Novel approach towards hydrolytically stable starch acetates for physiological applications

An efficient synthesis path for pure, water-soluble, hydrolytically stable and storable starch acetates with a defined pattern of functionalization and adjustable degree of substitution (DS) and molecular mass is described. The starch acetate samples with DS values in the range from 0.4 to 1.2 can be synthesized homogeneously applying dimethyl sulfoxide as solvent either by conversion of starch with acetic acid/N,N′-carbonyldiimidazole or with acetic anhydride/imidazole. In both cases the reactive intermediate formed is the acetic acid imidazolide that guarantees an efficient and selective acetylation with limited side reactions.
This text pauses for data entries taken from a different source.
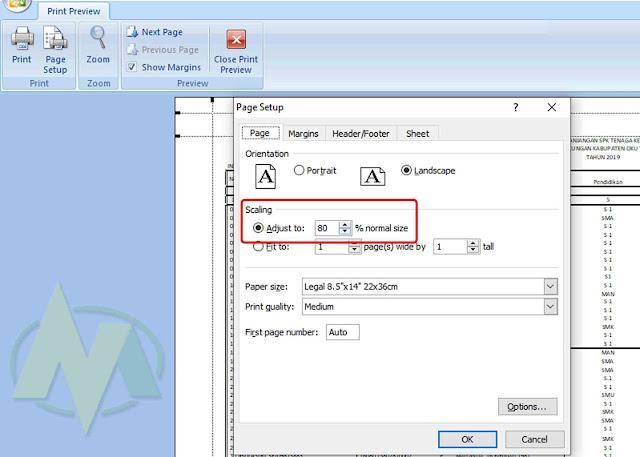 Begini Cara Print Di Ms. Excel agar Tidak Terpotong Rapi Dan Full Kertas.
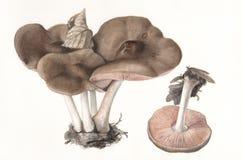 Mushroom Pluteus atricapillus / Hand painted  Stock Image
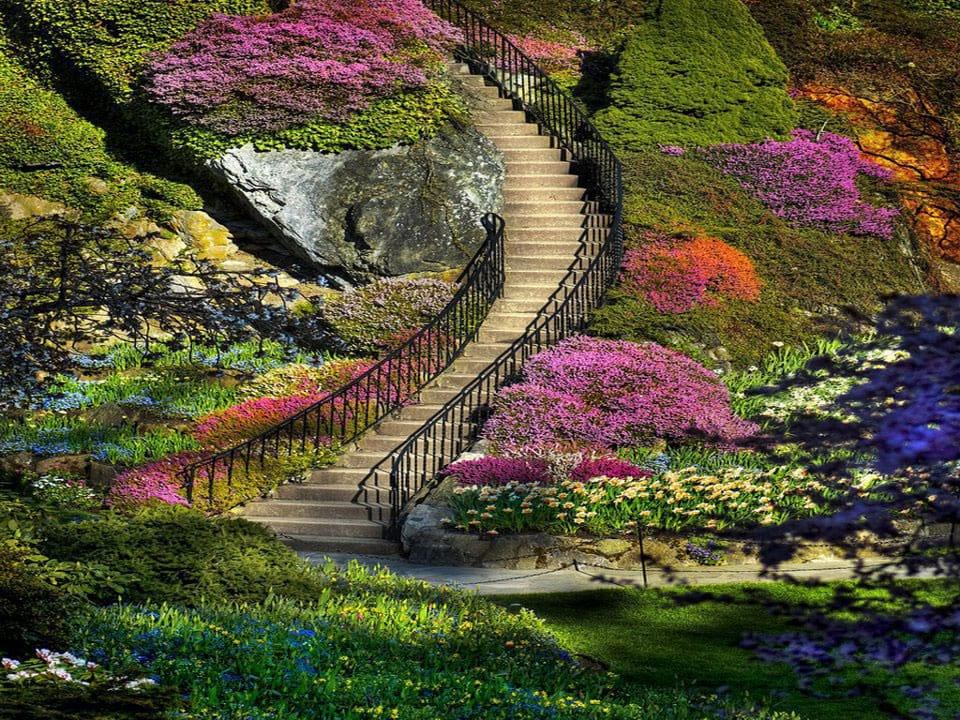 باغ های زیبا (13)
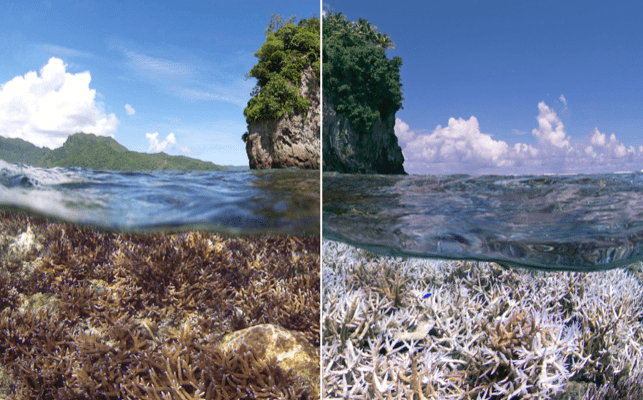 The difference between a vibrant, healthy reef and a bleached reef (Courtesy XL Catlin Seaview Survey)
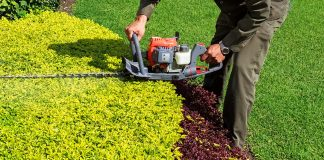 A gas powered hedge trimmer in action.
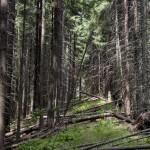 Загадковий ліс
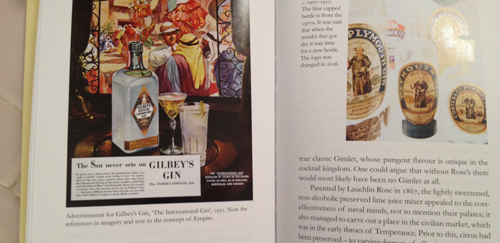 gin a global history book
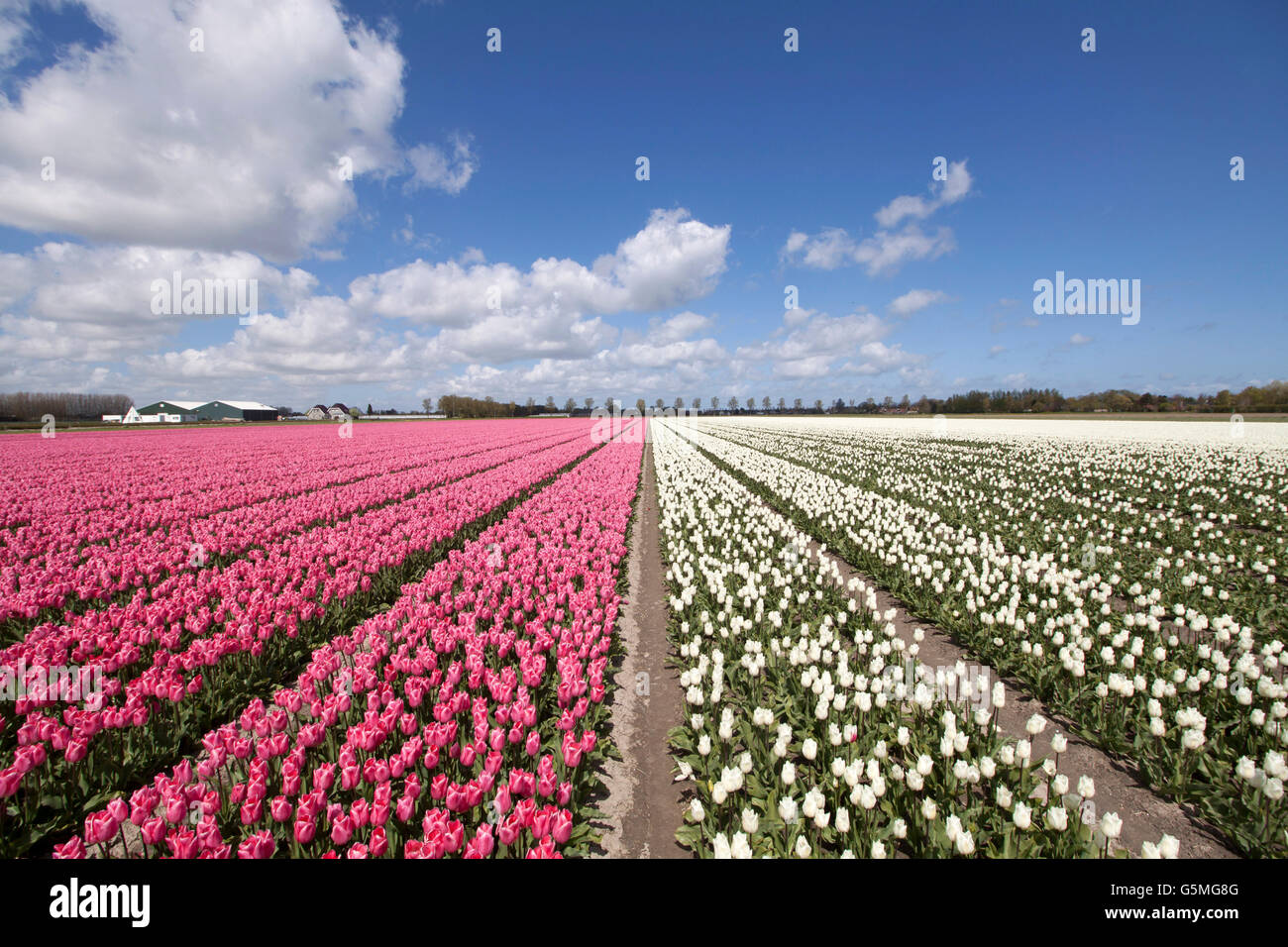 Pink and white tulips in a row in the spring with a blue sky. Stock Photo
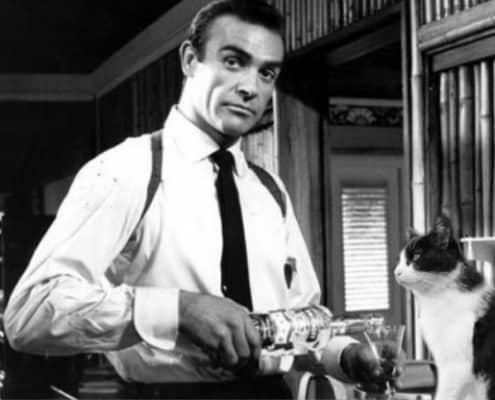Sean Connery e i gatti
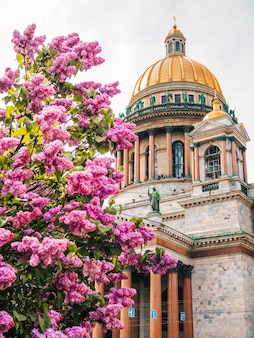 Koepel van st. isaac's cathedral onder een tak van lila bloemen in sint-petersburg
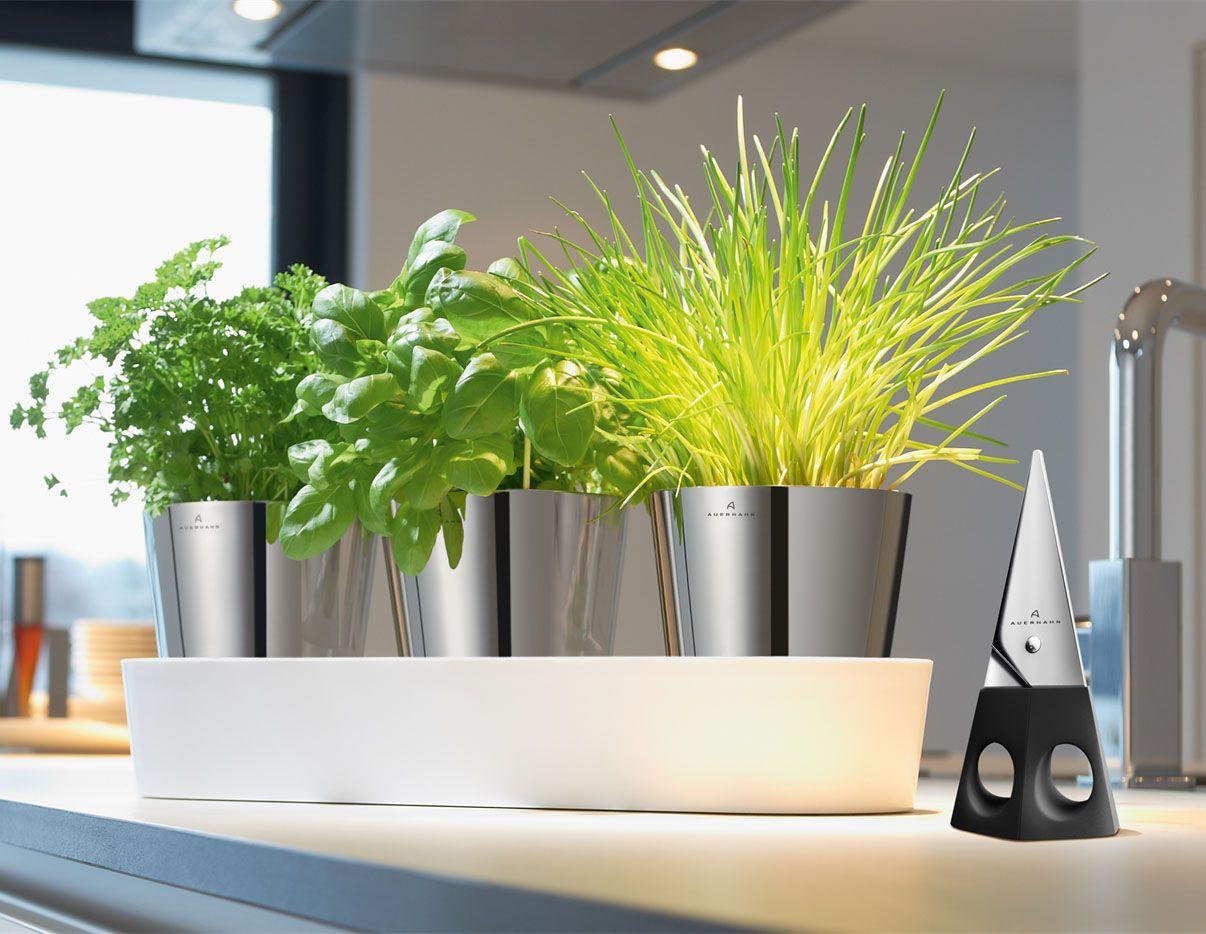 Auerhahn Herbs@Home Kräutergarten #Küche #Haushalt #Galaxus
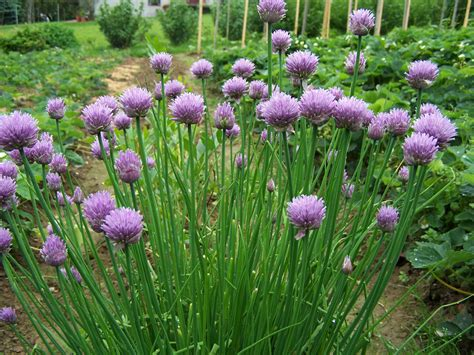 Chive Planters by Chives On Herbs Gardening And Culinary Herb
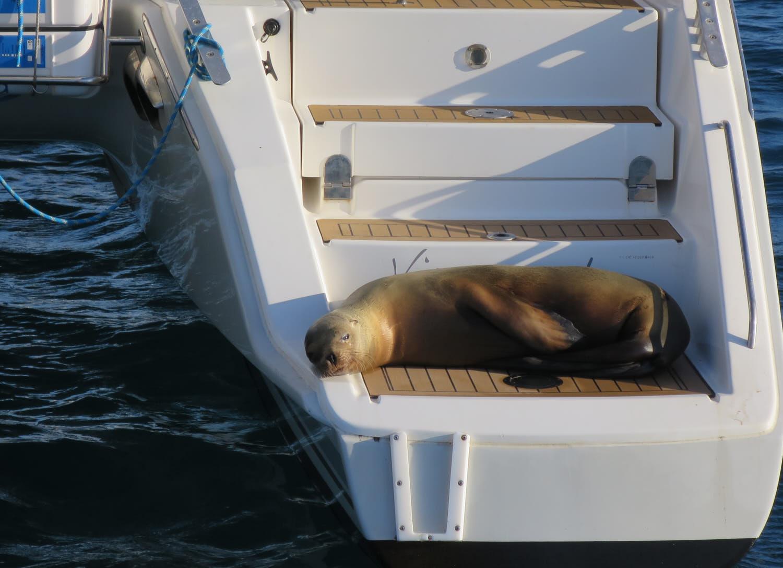 Sea Lion - Galapagos - Catana 42 Viramundo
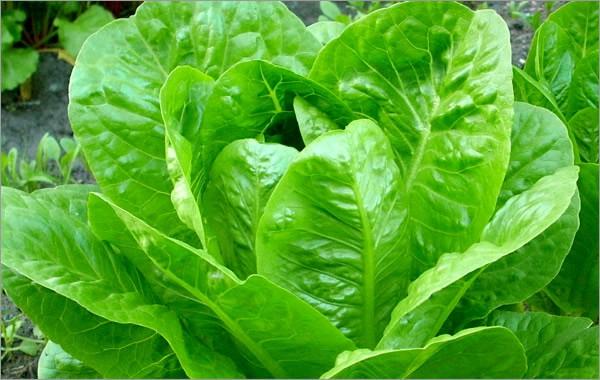 Уход за салатными растениями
The starch acetate samples prepared show an almost selective substitution at position 2 (up to a DS of 1) as can be revealed by 13C NMR- and 1H NMR spectroscopy after perpropionylation. The specific pattern of functionalization and a defined molecular mass in the range from 50,000 to 500,000 g/mol yields polysaccharide-based products that are suitable for biomedical and pharmaceutical applications, in particular as volume expanders. They can be stored under sterile conditions in buffer over a period of more than 200 days without change in viscosity with a slight decrease of the DS only, as determined by 1H NMR spectroscopy and by evaluation of the acetic acid/acetate liberation using an enzymatic method.